## Provided text
=-=-=-=-=
IF YOU ARE A NEW CUSTOMER OF MECHATRONICS SOLUTIONS. YOU NEED TO REVIEW THESE TERMS AND CONDITIONS,
SIGN THEM, AND SEND THEM VIA FIRST CLASS MAIL OR FACSIMILE TO MECHATRONICS SOLUTIONS. AT (425) 222-6047

MECHATRONICS SOLUTIONS.
CONDITIONS OF CONTRACT
FOR THE SALE OF GOODS

In these conditions, the “Merchandise” means those items described in Seller’s purchase order confirmation; “Seller” means MECHATRONICS SOLUTIONS, Mechatronics, National Precision Ball, National Precision Bearing, Silverthin Bearing; and “Buyer” means the firm or person by whom Merchandise is to be purchased and all permitted assignees thereof. Seller agrees to sell and Buyer agrees to purchase Merchandise from time to time on the terms, conditions and provisions set forth herein, ALL OF WHICH BUYER HAS READ AND UNDERSTANDS AND TO WHICH IT AGREES.

  1. Terms. Payment for all Merchandise is due and shall be paid according to the terms appearing on the face of the invoice or purchase order confirmation from Seller. In the absence of such terms, payment terms shall be 1% 10 days; net 30 days. Unless otherwise specifically stated in the invoice or order confirmation, prices do not include city, county, state, Federal or other taxes imposed on the Merchandise. All such taxes shall be added to the price and paid by Buyer. Unless otherwise specifically stated on the invoice, the invoice amount and all taxes shall be paid in cash, in full, when due. Any amount not paid on the date it is due shall accrue interest at a rate of 18% per annum.
=-=-=-=-=
## Job A
Output the lines of the records, from the start of the records through the line containing "6730 millimetres", as a JSON list of strings with one string per line and blank lines omitted. Leave the pictures out of the answer.
The records that follow the conditions of sale bear no relation to them.

(Questions about scenes in images)
=-=-=-=-=
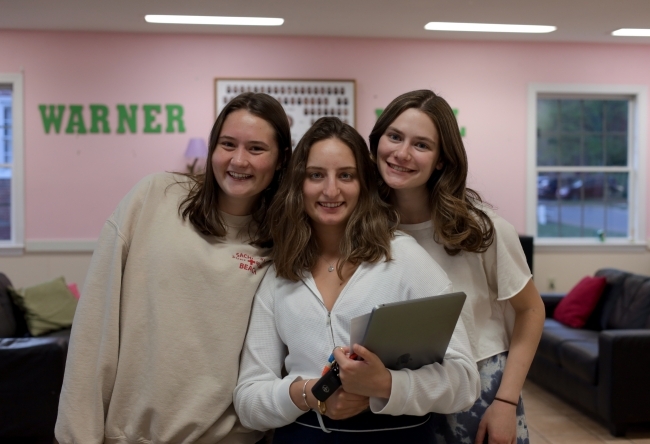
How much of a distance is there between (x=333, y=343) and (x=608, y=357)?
10.9ft

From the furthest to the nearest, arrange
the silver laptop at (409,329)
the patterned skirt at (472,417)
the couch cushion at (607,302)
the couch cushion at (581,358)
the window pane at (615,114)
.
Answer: the window pane at (615,114)
the couch cushion at (607,302)
the couch cushion at (581,358)
the patterned skirt at (472,417)
the silver laptop at (409,329)

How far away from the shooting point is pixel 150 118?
6730 millimetres

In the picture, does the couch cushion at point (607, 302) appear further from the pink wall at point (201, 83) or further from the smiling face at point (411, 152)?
the smiling face at point (411, 152)

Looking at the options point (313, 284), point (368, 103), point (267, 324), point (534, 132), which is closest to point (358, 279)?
point (313, 284)

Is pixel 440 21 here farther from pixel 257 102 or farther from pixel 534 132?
pixel 257 102

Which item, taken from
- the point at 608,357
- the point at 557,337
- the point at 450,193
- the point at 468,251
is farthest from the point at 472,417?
the point at 557,337

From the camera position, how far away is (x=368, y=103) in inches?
275

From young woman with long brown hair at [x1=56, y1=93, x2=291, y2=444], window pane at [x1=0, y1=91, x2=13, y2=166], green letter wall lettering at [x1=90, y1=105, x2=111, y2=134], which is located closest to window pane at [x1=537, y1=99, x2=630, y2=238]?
green letter wall lettering at [x1=90, y1=105, x2=111, y2=134]

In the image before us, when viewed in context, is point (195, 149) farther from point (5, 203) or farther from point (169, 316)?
point (169, 316)

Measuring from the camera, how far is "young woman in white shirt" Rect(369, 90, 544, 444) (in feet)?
6.00

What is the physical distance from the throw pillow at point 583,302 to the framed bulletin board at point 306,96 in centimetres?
277

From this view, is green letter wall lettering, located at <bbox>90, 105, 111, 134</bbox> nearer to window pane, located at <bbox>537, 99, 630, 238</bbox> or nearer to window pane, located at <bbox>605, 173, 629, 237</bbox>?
window pane, located at <bbox>537, 99, 630, 238</bbox>

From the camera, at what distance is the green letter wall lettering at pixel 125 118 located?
670 centimetres

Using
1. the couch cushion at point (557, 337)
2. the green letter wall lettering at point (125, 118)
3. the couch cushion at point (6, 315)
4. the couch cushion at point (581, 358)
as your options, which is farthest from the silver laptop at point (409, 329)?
the green letter wall lettering at point (125, 118)
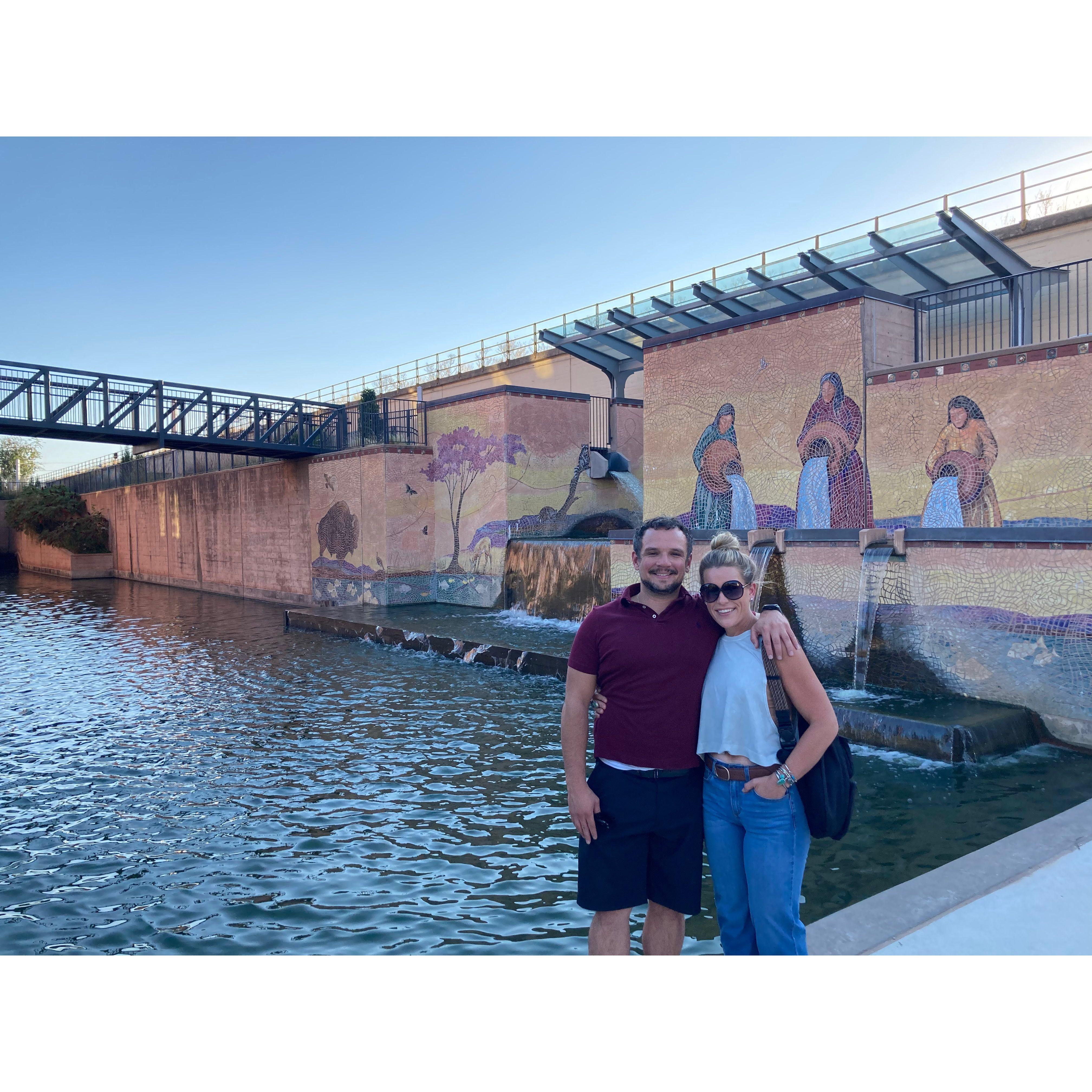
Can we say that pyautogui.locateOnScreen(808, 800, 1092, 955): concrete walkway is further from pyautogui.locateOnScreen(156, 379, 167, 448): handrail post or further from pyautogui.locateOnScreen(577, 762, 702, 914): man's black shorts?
pyautogui.locateOnScreen(156, 379, 167, 448): handrail post

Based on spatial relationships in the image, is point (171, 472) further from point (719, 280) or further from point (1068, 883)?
point (1068, 883)

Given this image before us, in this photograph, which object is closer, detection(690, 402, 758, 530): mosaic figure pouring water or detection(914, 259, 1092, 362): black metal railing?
detection(914, 259, 1092, 362): black metal railing

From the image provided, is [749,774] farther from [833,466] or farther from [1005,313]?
[1005,313]

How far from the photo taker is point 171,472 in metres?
32.5

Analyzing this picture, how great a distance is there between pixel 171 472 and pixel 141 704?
2422 cm

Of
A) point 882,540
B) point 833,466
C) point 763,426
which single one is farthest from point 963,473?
point 763,426

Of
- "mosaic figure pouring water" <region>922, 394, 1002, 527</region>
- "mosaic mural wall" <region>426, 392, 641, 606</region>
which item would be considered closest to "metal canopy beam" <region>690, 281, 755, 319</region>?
"mosaic figure pouring water" <region>922, 394, 1002, 527</region>

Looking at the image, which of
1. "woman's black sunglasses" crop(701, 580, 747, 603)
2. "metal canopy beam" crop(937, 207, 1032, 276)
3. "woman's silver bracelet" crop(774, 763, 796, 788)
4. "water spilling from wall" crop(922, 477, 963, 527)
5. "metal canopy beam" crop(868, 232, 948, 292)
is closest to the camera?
"woman's silver bracelet" crop(774, 763, 796, 788)

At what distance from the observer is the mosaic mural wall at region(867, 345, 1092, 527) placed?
9.65 metres

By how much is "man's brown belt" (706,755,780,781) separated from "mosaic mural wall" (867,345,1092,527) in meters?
8.03

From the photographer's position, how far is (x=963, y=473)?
35.0 ft

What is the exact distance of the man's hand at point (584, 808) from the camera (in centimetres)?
308

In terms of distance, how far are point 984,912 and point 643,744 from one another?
1738mm
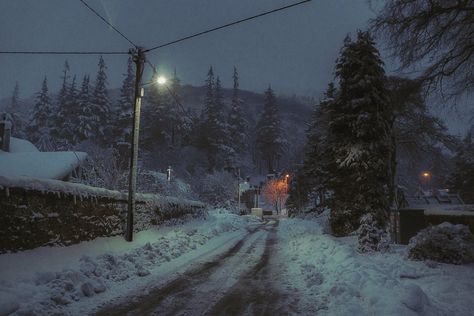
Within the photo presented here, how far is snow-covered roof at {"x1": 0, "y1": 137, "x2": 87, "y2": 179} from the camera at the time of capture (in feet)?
86.8

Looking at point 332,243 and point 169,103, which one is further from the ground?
point 169,103

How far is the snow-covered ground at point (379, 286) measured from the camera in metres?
6.78

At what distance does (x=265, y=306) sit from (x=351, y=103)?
11097 mm

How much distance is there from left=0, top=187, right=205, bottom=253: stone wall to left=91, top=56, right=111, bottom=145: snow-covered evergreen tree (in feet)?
193

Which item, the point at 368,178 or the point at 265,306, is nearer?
the point at 265,306

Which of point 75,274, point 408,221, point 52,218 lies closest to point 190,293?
point 75,274

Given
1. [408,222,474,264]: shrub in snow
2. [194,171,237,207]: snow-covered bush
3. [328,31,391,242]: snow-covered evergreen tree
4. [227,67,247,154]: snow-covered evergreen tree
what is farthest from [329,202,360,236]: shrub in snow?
[227,67,247,154]: snow-covered evergreen tree

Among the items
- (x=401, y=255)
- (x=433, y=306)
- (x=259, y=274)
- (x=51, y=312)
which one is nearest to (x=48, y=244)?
(x=51, y=312)

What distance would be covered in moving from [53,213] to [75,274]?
9.37 feet

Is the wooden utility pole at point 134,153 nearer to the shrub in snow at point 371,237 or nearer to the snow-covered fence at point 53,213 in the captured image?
the snow-covered fence at point 53,213

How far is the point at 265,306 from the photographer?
772cm

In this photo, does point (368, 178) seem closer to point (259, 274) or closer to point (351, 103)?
point (351, 103)

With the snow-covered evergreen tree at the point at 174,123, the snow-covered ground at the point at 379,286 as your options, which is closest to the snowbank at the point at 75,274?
the snow-covered ground at the point at 379,286

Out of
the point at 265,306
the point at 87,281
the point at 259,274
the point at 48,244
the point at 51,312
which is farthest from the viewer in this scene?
the point at 259,274
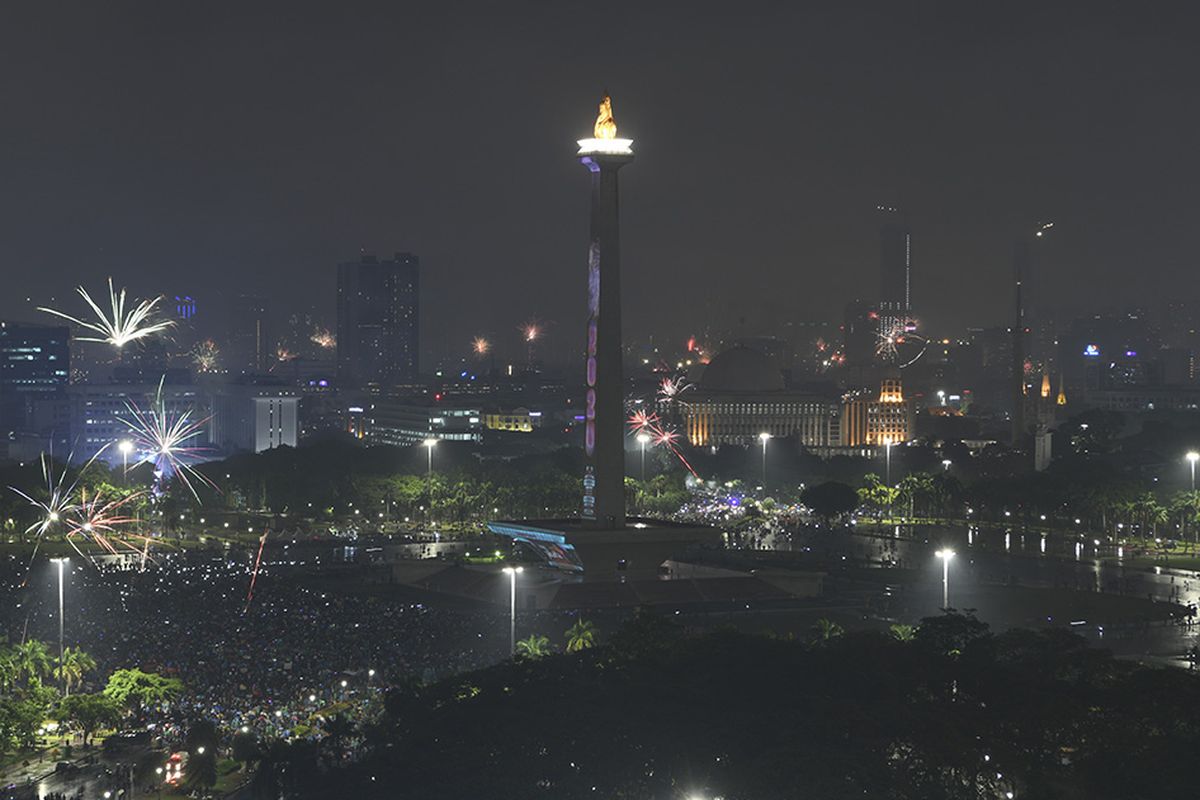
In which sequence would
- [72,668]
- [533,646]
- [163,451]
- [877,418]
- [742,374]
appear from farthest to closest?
[742,374] → [877,418] → [163,451] → [533,646] → [72,668]

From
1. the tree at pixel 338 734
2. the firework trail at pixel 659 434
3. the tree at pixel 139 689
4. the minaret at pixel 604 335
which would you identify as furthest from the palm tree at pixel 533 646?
the firework trail at pixel 659 434

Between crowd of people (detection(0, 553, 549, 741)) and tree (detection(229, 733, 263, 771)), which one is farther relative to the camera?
crowd of people (detection(0, 553, 549, 741))

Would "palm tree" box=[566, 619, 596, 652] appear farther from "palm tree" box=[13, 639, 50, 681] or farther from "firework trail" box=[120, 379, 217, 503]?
"firework trail" box=[120, 379, 217, 503]

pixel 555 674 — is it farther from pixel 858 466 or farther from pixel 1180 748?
pixel 858 466

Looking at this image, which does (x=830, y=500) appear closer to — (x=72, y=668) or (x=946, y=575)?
(x=946, y=575)

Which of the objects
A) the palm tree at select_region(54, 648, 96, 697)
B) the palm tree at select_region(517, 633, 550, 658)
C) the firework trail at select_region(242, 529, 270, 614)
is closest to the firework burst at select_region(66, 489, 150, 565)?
the firework trail at select_region(242, 529, 270, 614)

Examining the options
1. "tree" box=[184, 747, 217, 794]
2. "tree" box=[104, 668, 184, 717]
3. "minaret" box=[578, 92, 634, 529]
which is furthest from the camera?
"minaret" box=[578, 92, 634, 529]

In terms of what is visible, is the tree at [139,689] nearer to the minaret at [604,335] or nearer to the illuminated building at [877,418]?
the minaret at [604,335]

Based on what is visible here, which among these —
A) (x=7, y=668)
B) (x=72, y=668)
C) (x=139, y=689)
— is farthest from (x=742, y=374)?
(x=139, y=689)
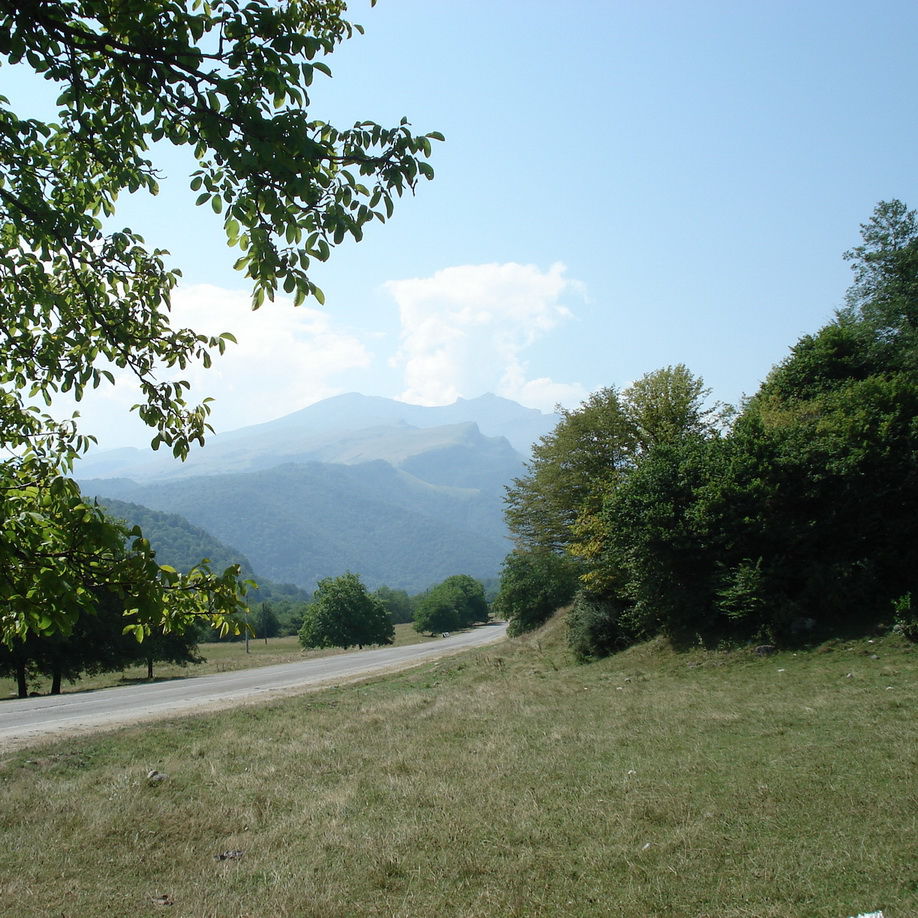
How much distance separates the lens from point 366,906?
19.2ft

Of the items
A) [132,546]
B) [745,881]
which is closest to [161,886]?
[132,546]

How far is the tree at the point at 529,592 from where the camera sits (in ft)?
134

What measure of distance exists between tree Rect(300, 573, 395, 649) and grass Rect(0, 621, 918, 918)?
72.4 meters

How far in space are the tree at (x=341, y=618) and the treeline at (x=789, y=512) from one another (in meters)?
61.7

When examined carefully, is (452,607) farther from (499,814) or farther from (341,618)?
(499,814)

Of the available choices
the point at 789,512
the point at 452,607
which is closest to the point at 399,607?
the point at 452,607

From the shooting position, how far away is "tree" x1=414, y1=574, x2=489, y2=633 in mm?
124750

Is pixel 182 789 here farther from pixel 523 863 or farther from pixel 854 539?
pixel 854 539

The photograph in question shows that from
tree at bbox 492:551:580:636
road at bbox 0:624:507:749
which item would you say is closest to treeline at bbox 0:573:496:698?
road at bbox 0:624:507:749

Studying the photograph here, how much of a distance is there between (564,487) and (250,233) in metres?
31.5

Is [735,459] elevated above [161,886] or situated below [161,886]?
above

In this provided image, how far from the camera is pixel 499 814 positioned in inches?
310

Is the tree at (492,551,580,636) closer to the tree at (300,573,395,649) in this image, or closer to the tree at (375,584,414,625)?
the tree at (300,573,395,649)

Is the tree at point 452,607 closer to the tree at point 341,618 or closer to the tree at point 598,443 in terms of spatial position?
the tree at point 341,618
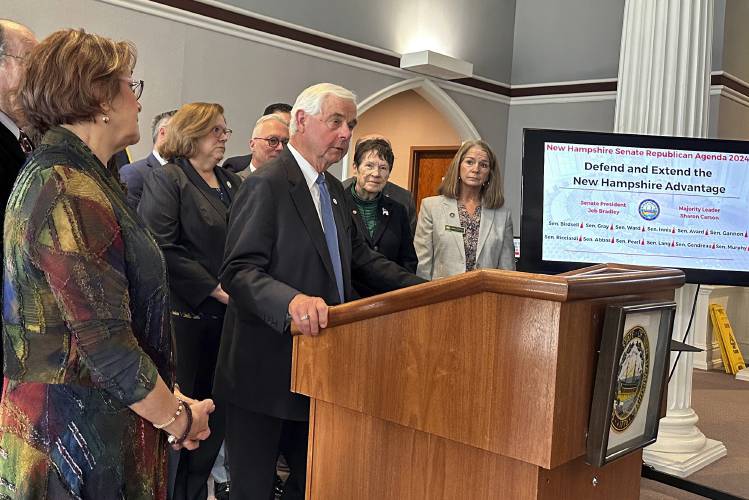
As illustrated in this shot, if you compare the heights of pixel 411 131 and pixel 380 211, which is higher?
pixel 411 131

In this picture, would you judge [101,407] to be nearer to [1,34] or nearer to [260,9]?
[1,34]

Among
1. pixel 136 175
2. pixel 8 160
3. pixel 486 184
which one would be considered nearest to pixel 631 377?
pixel 8 160

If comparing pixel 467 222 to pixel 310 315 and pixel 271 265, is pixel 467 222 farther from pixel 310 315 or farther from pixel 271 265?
pixel 310 315

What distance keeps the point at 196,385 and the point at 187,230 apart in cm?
60

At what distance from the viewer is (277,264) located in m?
1.91

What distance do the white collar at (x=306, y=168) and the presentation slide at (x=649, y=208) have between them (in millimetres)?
1007

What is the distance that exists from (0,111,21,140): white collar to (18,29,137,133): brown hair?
51 centimetres

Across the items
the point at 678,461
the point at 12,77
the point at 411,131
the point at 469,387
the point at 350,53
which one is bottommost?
the point at 678,461

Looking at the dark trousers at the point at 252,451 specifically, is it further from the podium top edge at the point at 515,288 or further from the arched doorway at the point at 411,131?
the arched doorway at the point at 411,131

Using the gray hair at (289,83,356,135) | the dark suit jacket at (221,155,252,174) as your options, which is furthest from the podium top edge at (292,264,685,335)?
the dark suit jacket at (221,155,252,174)

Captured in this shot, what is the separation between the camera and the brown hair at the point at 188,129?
2.77 m

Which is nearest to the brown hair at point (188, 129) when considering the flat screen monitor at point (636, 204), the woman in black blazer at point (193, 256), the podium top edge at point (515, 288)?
the woman in black blazer at point (193, 256)

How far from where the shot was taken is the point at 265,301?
1708 millimetres

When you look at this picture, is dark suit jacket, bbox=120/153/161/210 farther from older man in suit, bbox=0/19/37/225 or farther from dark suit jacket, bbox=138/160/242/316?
older man in suit, bbox=0/19/37/225
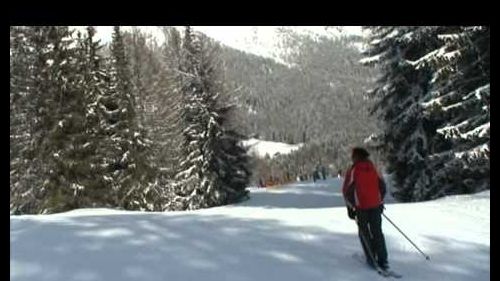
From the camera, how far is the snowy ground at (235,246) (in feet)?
36.2

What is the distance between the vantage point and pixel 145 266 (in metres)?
11.3

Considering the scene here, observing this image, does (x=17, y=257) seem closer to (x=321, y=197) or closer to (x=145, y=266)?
(x=145, y=266)

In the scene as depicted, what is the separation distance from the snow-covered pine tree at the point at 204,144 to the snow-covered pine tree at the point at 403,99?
11086mm

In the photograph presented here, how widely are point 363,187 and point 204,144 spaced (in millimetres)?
29656

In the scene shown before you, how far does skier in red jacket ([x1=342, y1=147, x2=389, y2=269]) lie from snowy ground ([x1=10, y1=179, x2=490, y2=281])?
428 mm

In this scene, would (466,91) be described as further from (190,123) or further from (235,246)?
(190,123)

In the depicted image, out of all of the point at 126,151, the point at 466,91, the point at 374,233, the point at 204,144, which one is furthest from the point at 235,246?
the point at 204,144

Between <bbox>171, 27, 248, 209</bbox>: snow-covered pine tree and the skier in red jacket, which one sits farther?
<bbox>171, 27, 248, 209</bbox>: snow-covered pine tree

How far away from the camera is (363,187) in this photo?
11195 millimetres

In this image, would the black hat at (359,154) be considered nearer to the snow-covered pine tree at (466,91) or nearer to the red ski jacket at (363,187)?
the red ski jacket at (363,187)

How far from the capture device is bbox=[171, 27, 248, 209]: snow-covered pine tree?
4003 centimetres

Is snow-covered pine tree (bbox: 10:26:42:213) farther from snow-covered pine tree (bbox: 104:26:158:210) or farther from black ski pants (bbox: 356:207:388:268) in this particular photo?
black ski pants (bbox: 356:207:388:268)

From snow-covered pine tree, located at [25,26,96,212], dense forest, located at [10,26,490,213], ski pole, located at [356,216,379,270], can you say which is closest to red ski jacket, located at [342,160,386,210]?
ski pole, located at [356,216,379,270]
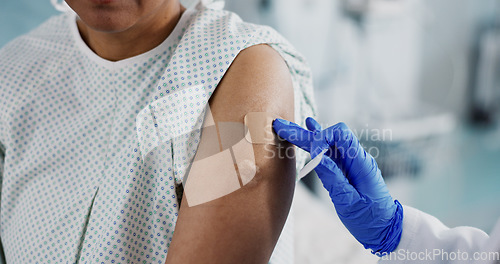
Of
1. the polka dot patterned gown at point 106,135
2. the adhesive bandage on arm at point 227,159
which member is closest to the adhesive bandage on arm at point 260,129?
the adhesive bandage on arm at point 227,159

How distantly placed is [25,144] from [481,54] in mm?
3788

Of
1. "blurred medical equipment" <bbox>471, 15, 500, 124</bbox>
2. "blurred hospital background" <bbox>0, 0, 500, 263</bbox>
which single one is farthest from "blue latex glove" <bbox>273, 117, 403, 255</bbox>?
"blurred medical equipment" <bbox>471, 15, 500, 124</bbox>

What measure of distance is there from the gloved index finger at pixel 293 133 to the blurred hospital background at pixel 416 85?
1.79 m

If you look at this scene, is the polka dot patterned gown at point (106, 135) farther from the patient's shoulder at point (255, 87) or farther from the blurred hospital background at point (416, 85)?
→ the blurred hospital background at point (416, 85)

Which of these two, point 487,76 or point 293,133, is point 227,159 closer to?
point 293,133

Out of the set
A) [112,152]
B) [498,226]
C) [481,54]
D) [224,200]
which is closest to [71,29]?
[112,152]

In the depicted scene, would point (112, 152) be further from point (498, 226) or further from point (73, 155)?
point (498, 226)

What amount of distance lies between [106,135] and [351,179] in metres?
0.51

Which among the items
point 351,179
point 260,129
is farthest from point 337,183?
point 260,129

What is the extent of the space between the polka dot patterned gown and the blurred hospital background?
174 cm

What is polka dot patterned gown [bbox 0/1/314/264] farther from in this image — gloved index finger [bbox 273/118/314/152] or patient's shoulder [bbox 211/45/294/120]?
gloved index finger [bbox 273/118/314/152]

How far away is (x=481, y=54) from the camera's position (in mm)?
3912

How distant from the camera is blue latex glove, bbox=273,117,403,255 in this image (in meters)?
0.85

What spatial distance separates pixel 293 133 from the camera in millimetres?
829
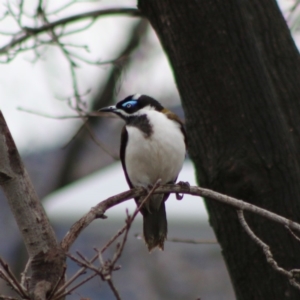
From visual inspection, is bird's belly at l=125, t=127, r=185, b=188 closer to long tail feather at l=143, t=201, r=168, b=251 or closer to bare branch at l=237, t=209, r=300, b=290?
=-=-=-=-=
## Job B
Under the conditions of sale, at what rate does interest accrue on an amount not paid on its due date?

## Task response A
[
  "How much of a distance is there between (x=333, y=343) and (x=608, y=357)?",
  "10.9ft",
  "From the furthest to the nearest, arrange",
  "the silver laptop at (409,329)",
  "the patterned skirt at (472,417)",
  "the couch cushion at (607,302)",
  "the couch cushion at (581,358)",
  "the window pane at (615,114)",
  ".",
  "Answer: the window pane at (615,114)",
  "the couch cushion at (607,302)",
  "the couch cushion at (581,358)",
  "the patterned skirt at (472,417)",
  "the silver laptop at (409,329)",
  "How far away from the shooting point is pixel 150 118?",
  "6730 millimetres"
]

## Task response B
18% per annum